En 1974 fuimos a San Luis, a trabajar en el Centro Universitario Villa Mercedes de la Universidad Nacional de San Luis. Casi tres años después, al final de 1976 , yo era profesor titular full time por concurso y coordinador de una carrera.
El golpe cívico militar nos encontró con nuestras mellizas recién nacidas. Producida la intervención de la universidad, designaron como interventor de la facultad a un militar. Era un vice comodoro de la fuerza aérea. Era obvio que venía una época de resoluciones impopulares, tal vez crueles e injustas, que yo debería refrendar con mi firma y cumplir en mi carácter de coordinador. Ya contábamos con la experiencia de dictadura en la universidad en Montevideo y nuestra huida hacia Argentina.

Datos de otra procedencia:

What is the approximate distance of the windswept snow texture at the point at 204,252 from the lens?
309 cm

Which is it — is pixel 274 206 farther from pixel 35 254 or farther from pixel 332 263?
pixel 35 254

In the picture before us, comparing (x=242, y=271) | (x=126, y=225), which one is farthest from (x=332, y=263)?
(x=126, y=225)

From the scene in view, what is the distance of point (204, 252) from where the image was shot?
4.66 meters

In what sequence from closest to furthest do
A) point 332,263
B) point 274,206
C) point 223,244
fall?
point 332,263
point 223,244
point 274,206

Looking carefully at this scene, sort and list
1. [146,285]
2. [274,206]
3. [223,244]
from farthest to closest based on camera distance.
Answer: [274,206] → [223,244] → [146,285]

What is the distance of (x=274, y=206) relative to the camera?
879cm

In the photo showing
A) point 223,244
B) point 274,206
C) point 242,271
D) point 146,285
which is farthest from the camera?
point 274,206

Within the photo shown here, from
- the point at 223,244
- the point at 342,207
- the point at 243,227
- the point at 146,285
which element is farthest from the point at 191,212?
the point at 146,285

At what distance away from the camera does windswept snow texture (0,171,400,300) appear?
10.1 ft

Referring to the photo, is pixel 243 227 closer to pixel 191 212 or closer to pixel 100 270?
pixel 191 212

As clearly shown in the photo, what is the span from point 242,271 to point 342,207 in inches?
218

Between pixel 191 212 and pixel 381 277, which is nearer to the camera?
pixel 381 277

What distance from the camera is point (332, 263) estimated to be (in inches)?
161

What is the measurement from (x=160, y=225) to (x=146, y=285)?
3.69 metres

Hablé con el interventor militar para presentar mi renuncia a la coordinación, ya que era un cargo de confianza de la conducción peronista depuesta. Me hizo jaque y no me aceptó la renuncia. Quedé embretado.
En casa lo discutimos, hicimos balance y decidimos abandonar todo, como tres años antes con el advenimiento de la dictadura uruguaya, y migrar a Buenos Aires. Pero no era fácil plantearlo. Sería visto como una señal sospechosa, una falta de apoyo a la nueva conducción universitaria. Era muy peligroso enemistarse con estos muchachos. Hubo un par de docentes asesinados y luego desaparecidos en la ciudad. La dictadura estaba en su etapa más furiosa y sangrienta.

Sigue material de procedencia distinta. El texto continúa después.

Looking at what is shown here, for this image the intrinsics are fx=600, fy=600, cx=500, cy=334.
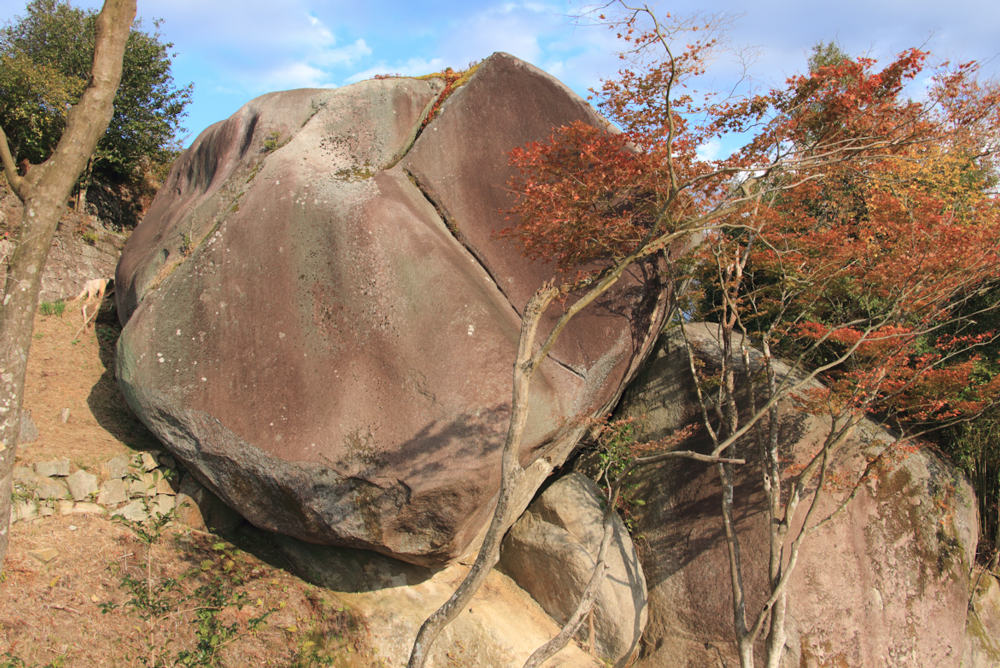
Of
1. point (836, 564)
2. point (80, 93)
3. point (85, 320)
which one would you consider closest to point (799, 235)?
point (836, 564)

Inventamos una historia de grandes oportunidades y un futuro venturoso en la capital, a efectos de justificar la renuncia como profesor.

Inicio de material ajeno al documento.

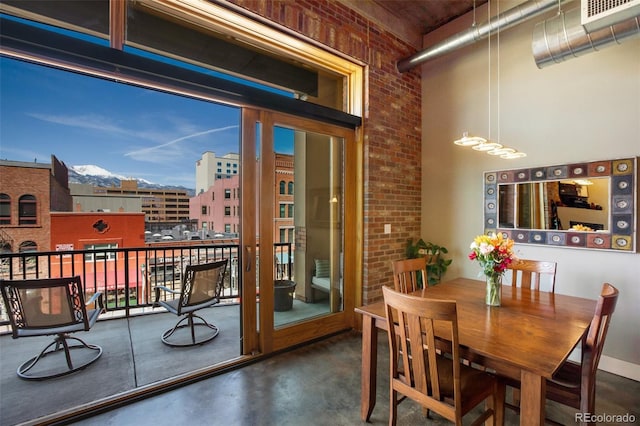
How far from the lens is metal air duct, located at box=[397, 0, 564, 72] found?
2643 millimetres

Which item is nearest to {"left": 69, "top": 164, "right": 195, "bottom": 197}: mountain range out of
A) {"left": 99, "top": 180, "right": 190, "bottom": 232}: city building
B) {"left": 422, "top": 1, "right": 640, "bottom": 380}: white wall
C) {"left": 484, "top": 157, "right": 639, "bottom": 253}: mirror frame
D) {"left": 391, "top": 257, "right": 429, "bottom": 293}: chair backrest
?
{"left": 99, "top": 180, "right": 190, "bottom": 232}: city building

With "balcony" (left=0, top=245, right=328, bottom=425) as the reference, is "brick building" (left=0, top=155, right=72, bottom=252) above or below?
above

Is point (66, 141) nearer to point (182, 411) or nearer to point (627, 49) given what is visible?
point (182, 411)

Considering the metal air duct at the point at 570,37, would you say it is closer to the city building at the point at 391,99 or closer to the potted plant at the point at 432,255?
the city building at the point at 391,99

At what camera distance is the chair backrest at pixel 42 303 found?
2.48 meters

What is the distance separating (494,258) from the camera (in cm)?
203

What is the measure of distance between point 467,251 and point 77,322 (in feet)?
14.1

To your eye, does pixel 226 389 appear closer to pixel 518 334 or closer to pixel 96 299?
pixel 96 299

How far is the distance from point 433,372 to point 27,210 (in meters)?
4.16

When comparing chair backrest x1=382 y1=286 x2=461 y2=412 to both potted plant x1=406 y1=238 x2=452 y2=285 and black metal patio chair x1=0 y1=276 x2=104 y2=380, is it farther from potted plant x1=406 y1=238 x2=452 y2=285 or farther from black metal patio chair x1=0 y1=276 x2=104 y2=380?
black metal patio chair x1=0 y1=276 x2=104 y2=380

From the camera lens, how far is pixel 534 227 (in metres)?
3.10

Optamos por crear una ficción que nos obligaba a volver a Buenos Aires y renuncié a mi trabajo, al cargo de profesor.
Hicimos reuniones de despedida y preparamos la mudanza con mucha calma y tiempo. Alguien nos recomendó un camionero que hacía mudanzas entre ciudades.
El día de la mudanza supervisamos la carga del camión y cuando arrancó para Buenos Aires salimos también nosotros cuatro. Inmediatamente, en nuestro automóvil, pasamos al camión en la ruta y nos dirigimos a la capital. Un par de horas después de llegar al departamento que habíamos alquilado nos llamaron por teléfono a la casa de mi cuñado, que vivía al lado. El que llamaba era un oficial de policía de una localidad a mitad de camino entre San Luis y Buenos Aires. Me informaban que «el camión de mudanza tuvo un accidente en la ruta», en la entrada de ese pueblo.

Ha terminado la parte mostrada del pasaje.